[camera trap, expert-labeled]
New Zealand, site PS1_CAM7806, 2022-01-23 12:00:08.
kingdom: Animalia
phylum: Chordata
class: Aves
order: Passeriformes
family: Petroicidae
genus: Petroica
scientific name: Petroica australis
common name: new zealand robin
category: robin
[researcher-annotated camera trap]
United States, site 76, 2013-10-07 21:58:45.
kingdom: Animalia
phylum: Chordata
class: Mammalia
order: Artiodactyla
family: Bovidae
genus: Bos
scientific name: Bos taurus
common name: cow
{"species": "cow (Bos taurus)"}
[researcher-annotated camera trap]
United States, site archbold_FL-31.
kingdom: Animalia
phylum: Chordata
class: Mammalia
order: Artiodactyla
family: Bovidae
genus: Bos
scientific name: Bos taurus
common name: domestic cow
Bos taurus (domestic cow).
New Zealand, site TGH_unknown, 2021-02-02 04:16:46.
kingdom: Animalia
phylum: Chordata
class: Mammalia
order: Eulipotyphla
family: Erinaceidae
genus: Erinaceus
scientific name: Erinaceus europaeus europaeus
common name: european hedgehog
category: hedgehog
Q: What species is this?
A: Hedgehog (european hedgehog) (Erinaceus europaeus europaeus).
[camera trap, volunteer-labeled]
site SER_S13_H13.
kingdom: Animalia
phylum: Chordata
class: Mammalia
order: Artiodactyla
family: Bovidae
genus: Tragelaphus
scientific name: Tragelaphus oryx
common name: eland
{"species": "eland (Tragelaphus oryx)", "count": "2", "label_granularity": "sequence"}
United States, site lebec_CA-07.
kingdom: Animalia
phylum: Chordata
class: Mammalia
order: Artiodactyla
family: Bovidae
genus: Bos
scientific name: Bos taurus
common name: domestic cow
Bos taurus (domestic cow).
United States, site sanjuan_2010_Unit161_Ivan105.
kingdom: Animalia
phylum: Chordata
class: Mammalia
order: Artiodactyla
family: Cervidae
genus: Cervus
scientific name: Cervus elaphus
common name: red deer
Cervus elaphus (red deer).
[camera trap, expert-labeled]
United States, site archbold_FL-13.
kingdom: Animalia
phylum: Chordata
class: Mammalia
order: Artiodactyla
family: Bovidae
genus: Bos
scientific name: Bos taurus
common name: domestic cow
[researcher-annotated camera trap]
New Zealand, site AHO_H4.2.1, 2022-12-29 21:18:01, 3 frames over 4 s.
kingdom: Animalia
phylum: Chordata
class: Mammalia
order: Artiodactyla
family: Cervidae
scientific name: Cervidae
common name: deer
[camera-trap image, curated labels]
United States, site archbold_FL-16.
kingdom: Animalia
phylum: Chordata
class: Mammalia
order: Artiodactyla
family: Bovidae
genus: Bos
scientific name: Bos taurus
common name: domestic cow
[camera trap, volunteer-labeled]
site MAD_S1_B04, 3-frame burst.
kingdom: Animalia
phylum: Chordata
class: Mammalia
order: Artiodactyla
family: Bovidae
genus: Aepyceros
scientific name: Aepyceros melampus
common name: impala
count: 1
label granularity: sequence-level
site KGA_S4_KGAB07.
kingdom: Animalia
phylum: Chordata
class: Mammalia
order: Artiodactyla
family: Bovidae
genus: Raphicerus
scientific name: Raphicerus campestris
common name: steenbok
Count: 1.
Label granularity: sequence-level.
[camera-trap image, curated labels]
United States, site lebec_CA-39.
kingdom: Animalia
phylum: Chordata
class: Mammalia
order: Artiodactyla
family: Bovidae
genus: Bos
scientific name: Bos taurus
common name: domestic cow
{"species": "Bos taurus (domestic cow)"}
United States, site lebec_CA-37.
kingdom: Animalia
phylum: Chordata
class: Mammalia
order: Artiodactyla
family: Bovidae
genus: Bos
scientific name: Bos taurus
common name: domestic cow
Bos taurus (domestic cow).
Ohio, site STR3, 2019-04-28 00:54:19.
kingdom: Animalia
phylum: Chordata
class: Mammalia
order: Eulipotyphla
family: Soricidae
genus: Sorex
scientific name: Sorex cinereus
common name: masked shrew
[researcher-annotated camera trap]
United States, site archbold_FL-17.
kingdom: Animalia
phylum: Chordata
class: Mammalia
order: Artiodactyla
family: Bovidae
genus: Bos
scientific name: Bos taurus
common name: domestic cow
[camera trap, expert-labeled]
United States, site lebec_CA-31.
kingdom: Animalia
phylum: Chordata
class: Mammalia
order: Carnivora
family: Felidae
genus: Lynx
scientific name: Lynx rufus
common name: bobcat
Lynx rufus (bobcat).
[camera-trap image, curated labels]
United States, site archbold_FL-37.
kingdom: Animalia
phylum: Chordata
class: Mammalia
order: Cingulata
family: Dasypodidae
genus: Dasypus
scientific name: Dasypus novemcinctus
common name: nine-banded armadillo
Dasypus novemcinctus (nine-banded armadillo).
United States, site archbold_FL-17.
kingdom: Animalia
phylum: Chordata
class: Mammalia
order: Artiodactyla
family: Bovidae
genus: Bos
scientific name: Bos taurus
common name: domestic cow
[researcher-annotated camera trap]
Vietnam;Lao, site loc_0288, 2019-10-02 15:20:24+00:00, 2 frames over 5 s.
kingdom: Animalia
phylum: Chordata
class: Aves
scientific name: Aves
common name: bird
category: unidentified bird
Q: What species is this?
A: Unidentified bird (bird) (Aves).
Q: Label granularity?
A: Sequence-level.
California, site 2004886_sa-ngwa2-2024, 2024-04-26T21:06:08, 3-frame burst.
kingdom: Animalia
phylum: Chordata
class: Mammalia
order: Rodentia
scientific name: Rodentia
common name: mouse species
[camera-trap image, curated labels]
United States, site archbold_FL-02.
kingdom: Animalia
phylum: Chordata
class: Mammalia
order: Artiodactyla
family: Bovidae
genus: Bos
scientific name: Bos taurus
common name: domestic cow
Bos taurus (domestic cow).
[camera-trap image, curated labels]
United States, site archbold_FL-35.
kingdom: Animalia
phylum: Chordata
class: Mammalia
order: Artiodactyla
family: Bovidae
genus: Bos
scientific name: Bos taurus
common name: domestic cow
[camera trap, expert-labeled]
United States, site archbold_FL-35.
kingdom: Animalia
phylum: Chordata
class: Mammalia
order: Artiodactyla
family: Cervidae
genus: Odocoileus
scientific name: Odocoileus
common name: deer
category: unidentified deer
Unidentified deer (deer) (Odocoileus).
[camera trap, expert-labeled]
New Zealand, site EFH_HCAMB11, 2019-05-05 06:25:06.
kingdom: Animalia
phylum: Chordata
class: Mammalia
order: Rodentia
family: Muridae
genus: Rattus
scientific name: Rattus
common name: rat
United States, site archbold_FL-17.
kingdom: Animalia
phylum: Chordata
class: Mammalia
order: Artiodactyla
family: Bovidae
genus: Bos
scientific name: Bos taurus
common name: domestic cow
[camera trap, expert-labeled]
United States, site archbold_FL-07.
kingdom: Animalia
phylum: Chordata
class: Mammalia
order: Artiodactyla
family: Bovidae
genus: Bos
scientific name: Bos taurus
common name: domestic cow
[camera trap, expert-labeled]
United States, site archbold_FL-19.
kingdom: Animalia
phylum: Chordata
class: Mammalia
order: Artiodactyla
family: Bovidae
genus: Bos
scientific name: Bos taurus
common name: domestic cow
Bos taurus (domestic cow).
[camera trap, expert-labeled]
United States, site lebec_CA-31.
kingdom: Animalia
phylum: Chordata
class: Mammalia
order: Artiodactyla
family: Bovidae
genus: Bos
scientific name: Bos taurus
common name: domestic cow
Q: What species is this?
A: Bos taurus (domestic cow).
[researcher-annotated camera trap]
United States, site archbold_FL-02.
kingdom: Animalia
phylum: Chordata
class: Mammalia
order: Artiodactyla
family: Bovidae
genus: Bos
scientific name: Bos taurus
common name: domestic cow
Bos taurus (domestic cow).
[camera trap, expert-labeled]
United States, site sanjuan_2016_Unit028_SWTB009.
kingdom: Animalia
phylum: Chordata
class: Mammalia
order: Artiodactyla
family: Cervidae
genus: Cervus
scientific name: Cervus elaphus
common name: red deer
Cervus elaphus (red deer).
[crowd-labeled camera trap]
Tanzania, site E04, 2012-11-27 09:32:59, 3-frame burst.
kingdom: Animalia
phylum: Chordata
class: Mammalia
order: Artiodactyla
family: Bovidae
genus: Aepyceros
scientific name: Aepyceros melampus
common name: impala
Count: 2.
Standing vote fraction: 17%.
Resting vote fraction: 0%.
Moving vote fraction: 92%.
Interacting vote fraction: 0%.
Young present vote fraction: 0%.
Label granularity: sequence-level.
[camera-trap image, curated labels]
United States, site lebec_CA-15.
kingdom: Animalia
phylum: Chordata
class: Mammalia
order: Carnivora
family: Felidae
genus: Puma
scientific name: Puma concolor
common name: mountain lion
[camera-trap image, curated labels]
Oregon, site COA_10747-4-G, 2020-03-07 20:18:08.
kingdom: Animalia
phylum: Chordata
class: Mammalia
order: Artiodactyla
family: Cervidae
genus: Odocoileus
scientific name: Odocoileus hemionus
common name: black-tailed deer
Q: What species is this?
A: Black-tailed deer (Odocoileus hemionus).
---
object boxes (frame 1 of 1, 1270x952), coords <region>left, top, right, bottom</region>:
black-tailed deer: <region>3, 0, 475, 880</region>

+===+

-- WORK REQUEST --
For each line above that contains the word "Tragelaphus", copy that line.

-- EXERCISE RESULT --
genus: Tragelaphus
scientific name: Tragelaphus oryx
{"species": "eland (Tragelaphus oryx)", "count": "2", "label_granularity": "sequence"}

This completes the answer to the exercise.